■ **WORK INSTRUCTIONS**
How many lines of the material below contain the word "further"? Reply with the number only.

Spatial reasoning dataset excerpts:
:::::
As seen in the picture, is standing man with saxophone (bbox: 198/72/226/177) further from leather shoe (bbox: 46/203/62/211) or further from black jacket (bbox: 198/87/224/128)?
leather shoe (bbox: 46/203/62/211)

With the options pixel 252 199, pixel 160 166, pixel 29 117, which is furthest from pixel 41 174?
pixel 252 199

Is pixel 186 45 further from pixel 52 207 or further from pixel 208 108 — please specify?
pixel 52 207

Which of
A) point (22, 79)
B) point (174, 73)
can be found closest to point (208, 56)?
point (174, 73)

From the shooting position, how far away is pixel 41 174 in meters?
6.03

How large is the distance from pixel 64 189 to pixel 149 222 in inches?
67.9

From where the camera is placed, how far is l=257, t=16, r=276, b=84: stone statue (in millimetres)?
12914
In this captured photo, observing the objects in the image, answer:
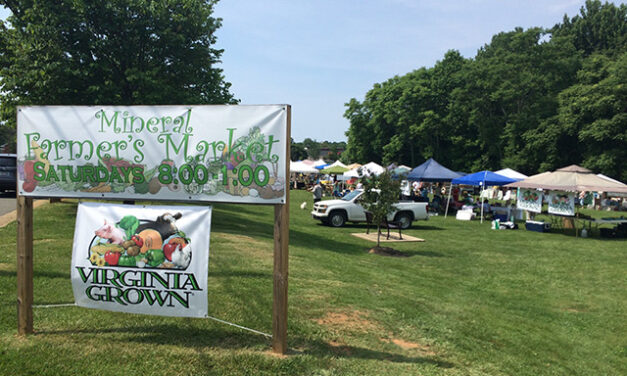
:::::
■ **FINISHED EXERCISE**
2